_Records to use:_

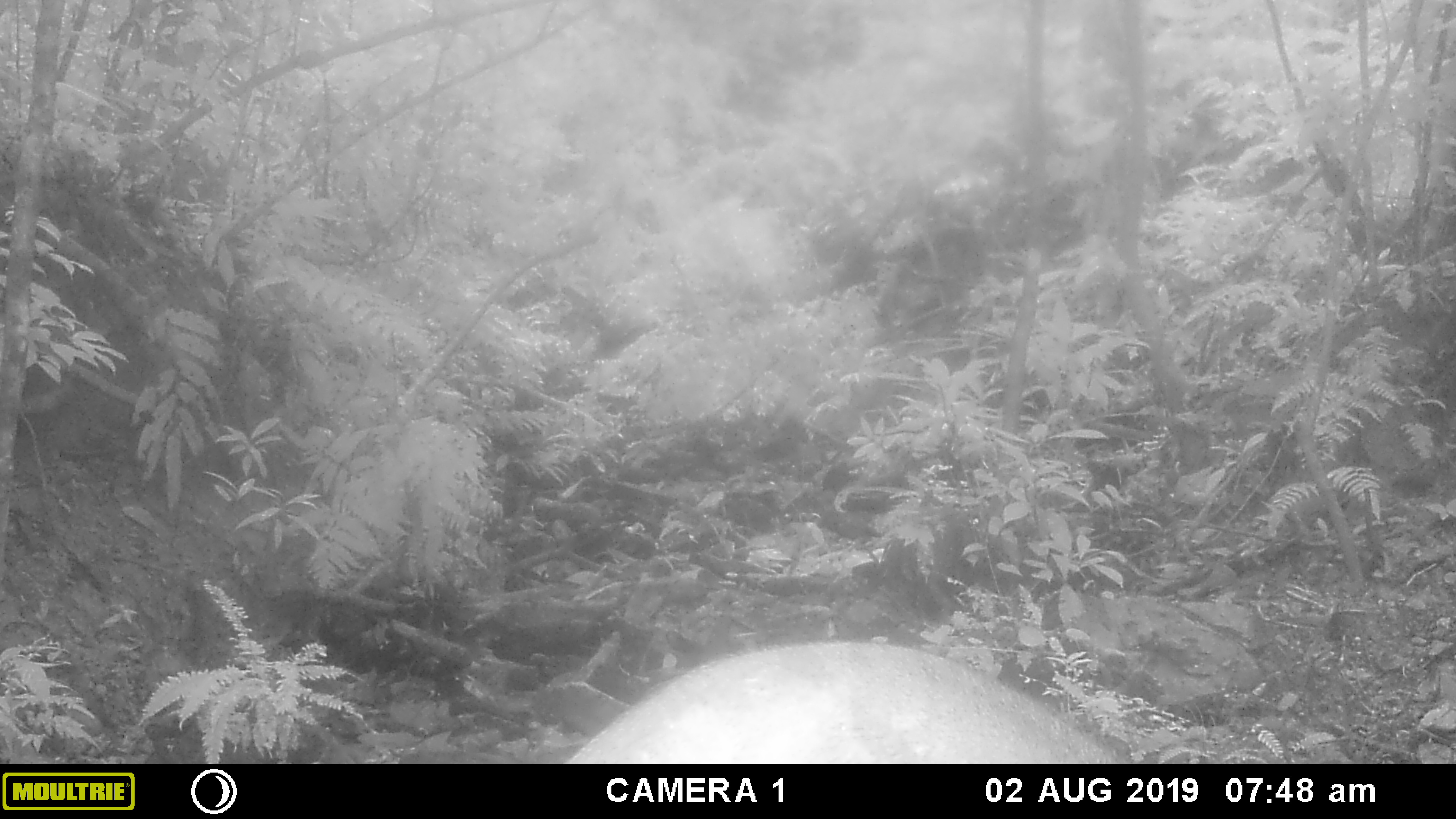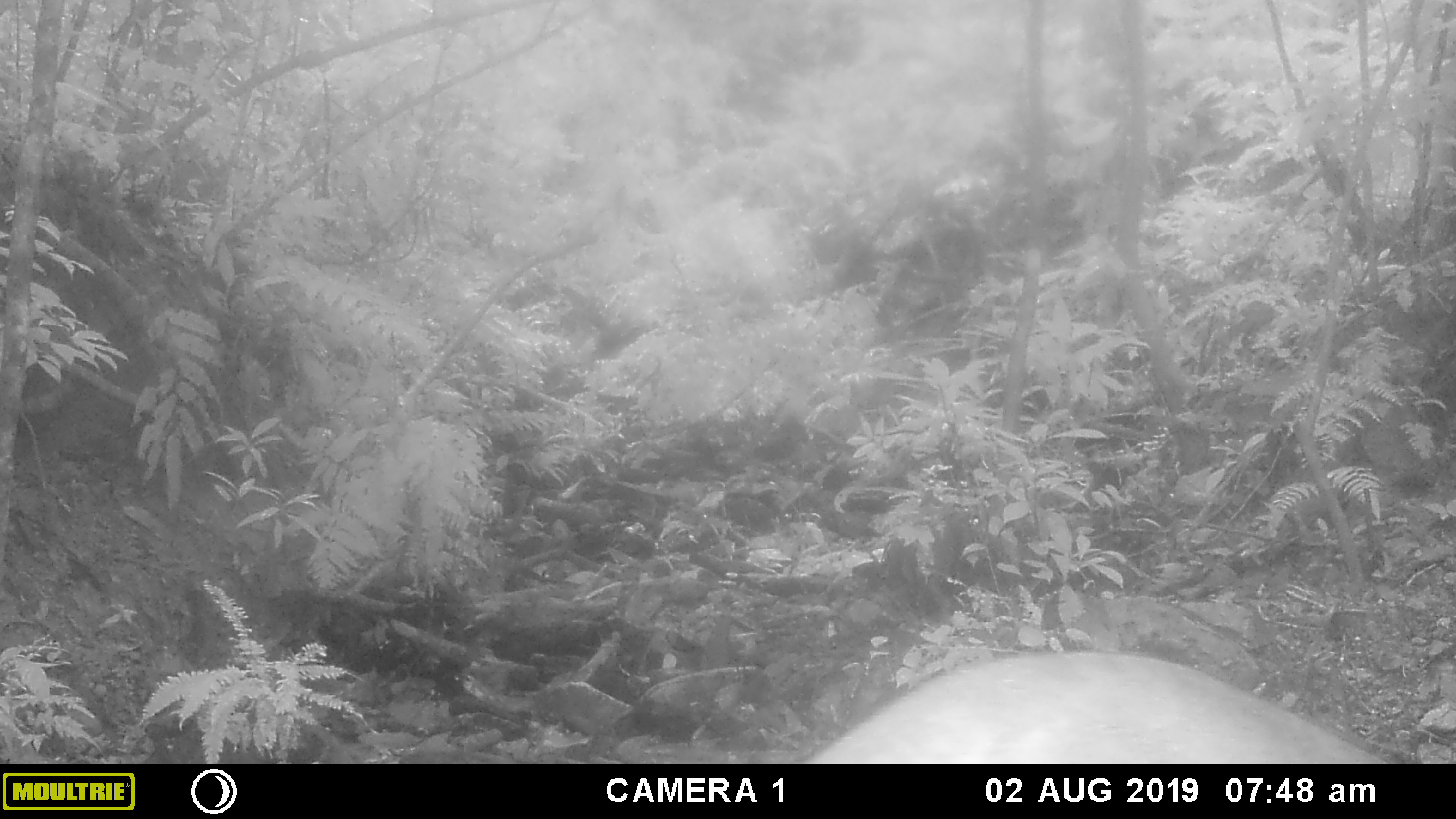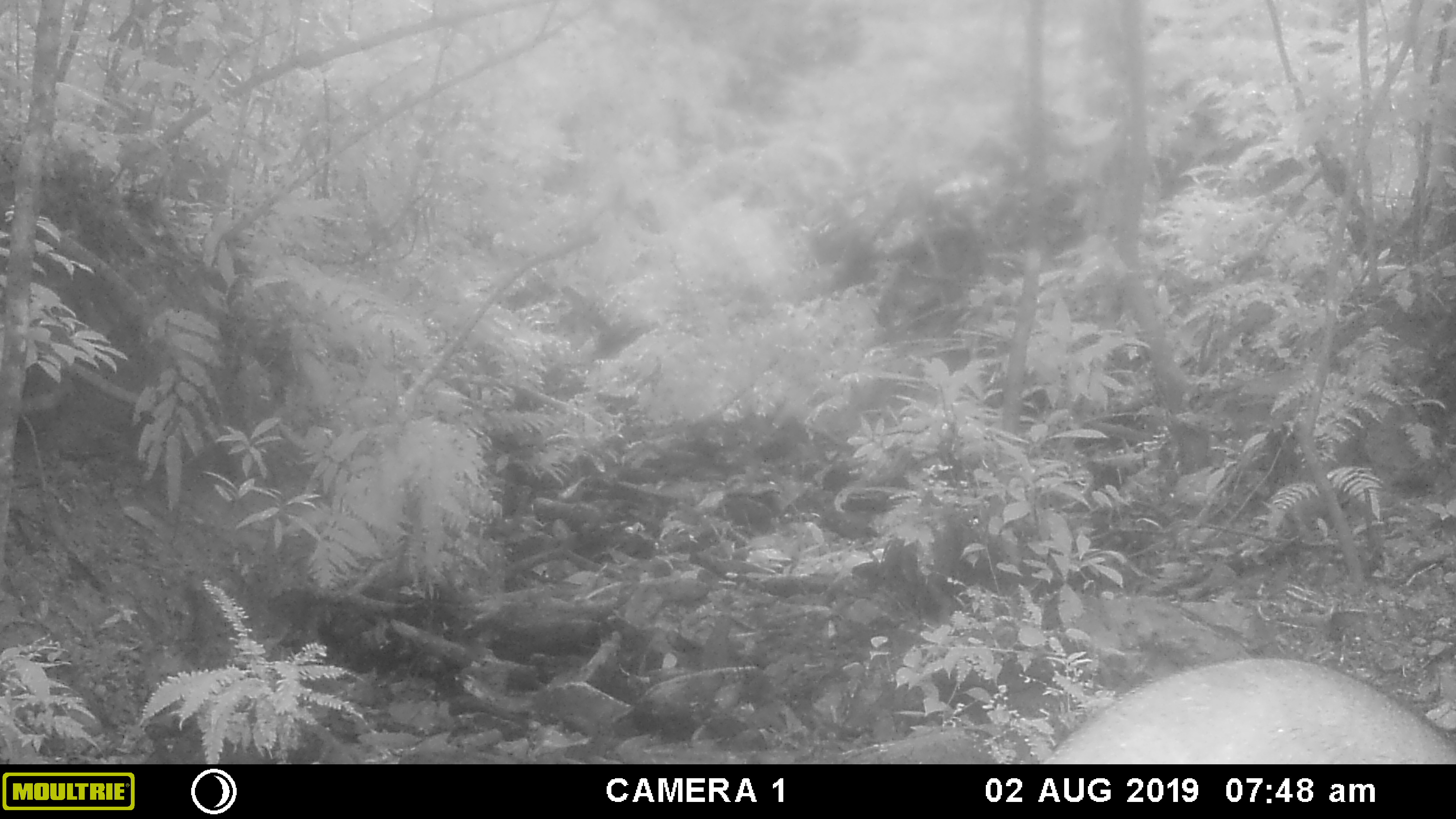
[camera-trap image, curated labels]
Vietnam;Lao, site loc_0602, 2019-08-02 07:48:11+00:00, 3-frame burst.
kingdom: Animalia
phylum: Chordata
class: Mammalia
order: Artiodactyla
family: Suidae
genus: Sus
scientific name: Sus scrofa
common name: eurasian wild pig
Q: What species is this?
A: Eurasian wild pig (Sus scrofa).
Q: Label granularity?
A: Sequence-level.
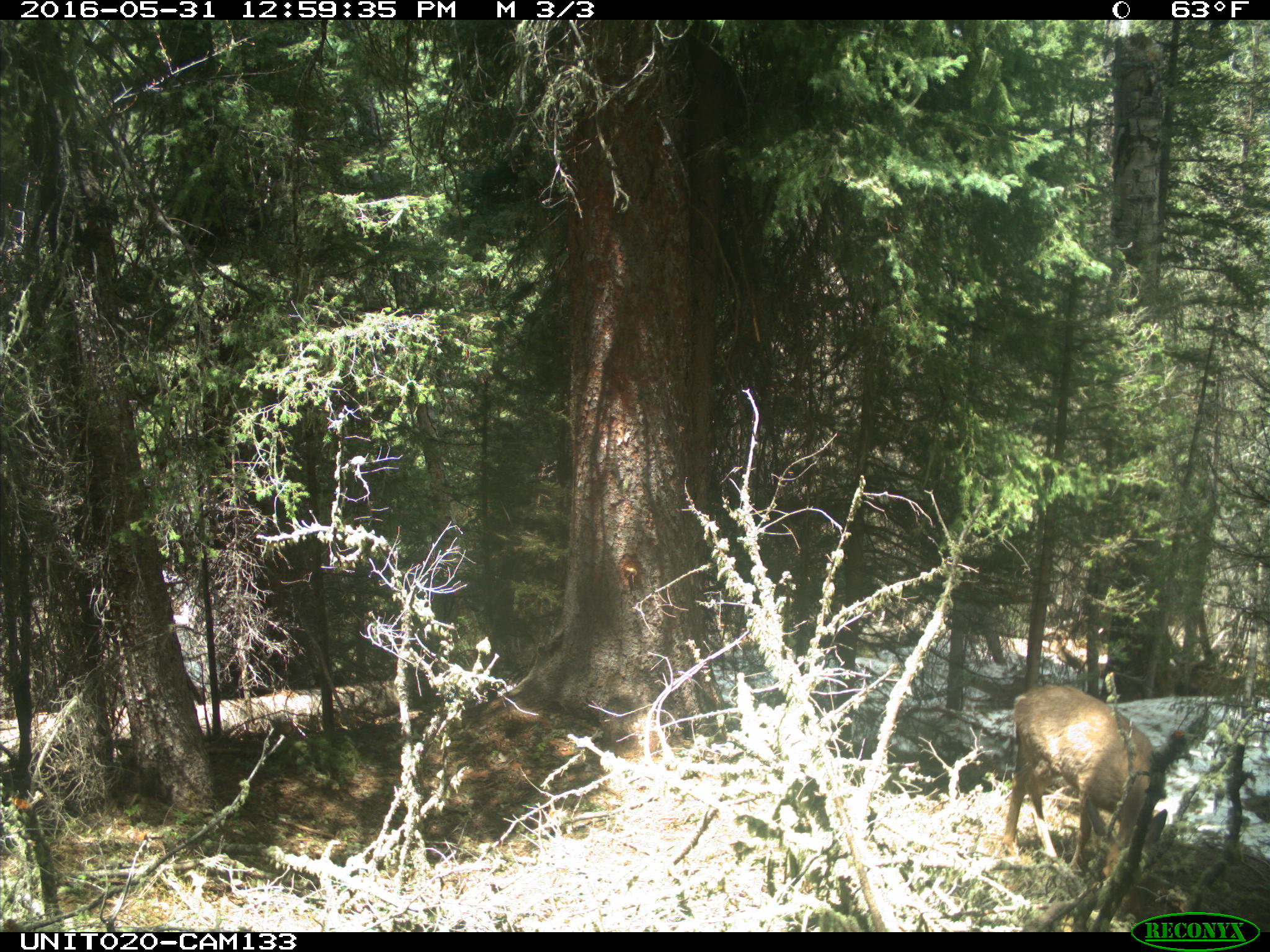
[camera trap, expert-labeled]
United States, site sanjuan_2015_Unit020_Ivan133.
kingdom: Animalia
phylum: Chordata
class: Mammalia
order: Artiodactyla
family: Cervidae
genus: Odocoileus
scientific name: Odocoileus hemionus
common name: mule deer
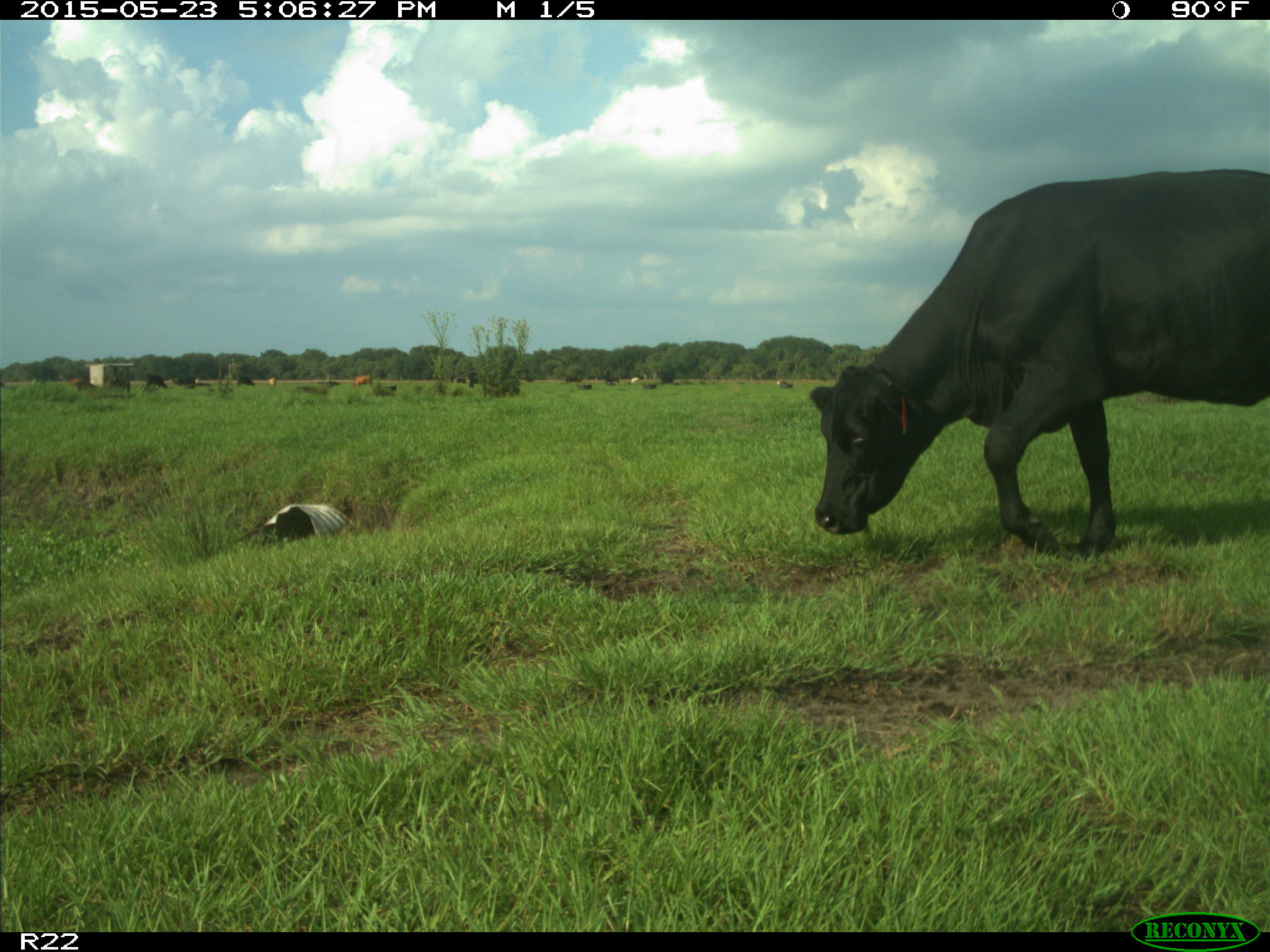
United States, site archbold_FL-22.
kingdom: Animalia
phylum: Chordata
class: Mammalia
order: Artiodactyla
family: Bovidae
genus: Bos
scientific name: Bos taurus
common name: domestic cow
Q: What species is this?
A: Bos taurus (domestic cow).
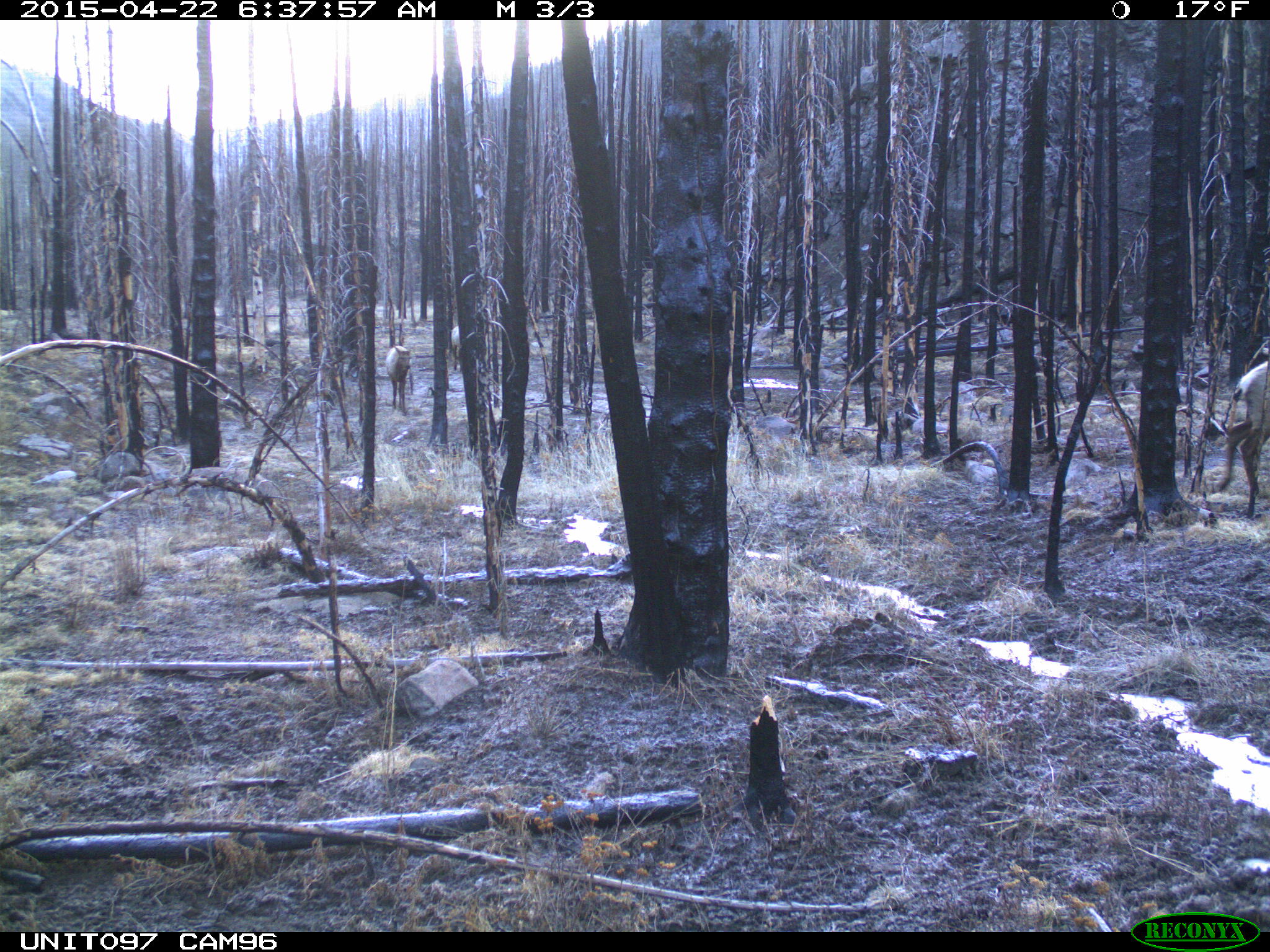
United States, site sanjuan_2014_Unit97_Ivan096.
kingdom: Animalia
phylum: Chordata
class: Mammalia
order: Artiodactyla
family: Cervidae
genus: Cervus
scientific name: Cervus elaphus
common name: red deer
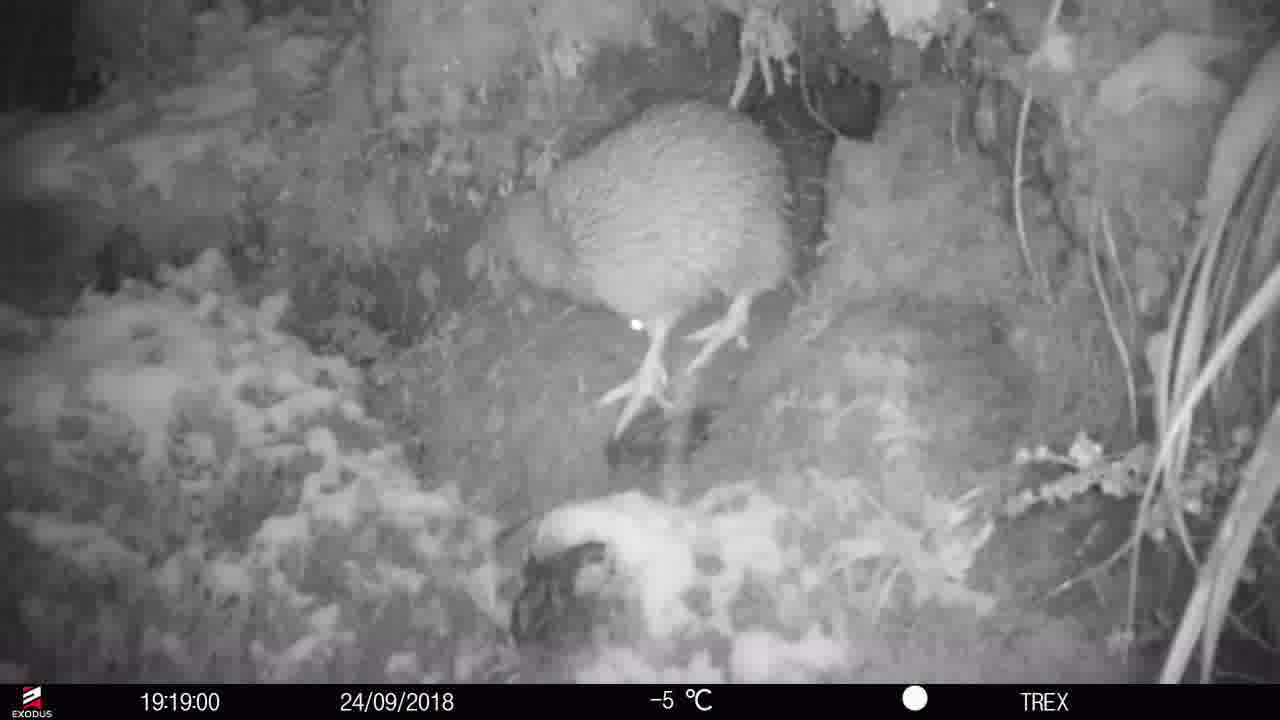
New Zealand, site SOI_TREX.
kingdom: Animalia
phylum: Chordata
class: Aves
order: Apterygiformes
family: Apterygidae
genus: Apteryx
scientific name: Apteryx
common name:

_Your goal:_
Please copy every record above exactly, but leave the pictures out.

_Response area:_
[camera-trap image, curated labels]
Vietnam;Lao, site loc_0602, 2019-08-02 07:48:11+00:00, 3-frame burst.
kingdom: Animalia
phylum: Chordata
class: Mammalia
order: Artiodactyla
family: Suidae
genus: Sus
scientific name: Sus scrofa
common name: eurasian wild pig
Q: What species is this?
A: Eurasian wild pig (Sus scrofa).
Q: Label granularity?
A: Sequence-level.
[camera trap, expert-labeled]
United States, site sanjuan_2015_Unit020_Ivan133.
kingdom: Animalia
phylum: Chordata
class: Mammalia
order: Artiodactyla
family: Cervidae
genus: Odocoileus
scientific name: Odocoileus hemionus
common name: mule deer
United States, site archbold_FL-22.
kingdom: Animalia
phylum: Chordata
class: Mammalia
order: Artiodactyla
family: Bovidae
genus: Bos
scientific name: Bos taurus
common name: domestic cow
Q: What species is this?
A: Bos taurus (domestic cow).
United States, site sanjuan_2014_Unit97_Ivan096.
kingdom: Animalia
phylum: Chordata
class: Mammalia
order: Artiodactyla
family: Cervidae
genus: Cervus
scientific name: Cervus elaphus
common name: red deer
New Zealand, site SOI_TREX.
kingdom: Animalia
phylum: Chordata
class: Aves
order: Apterygiformes
family: Apterygidae
genus: Apteryx
scientific name: Apteryx
common name:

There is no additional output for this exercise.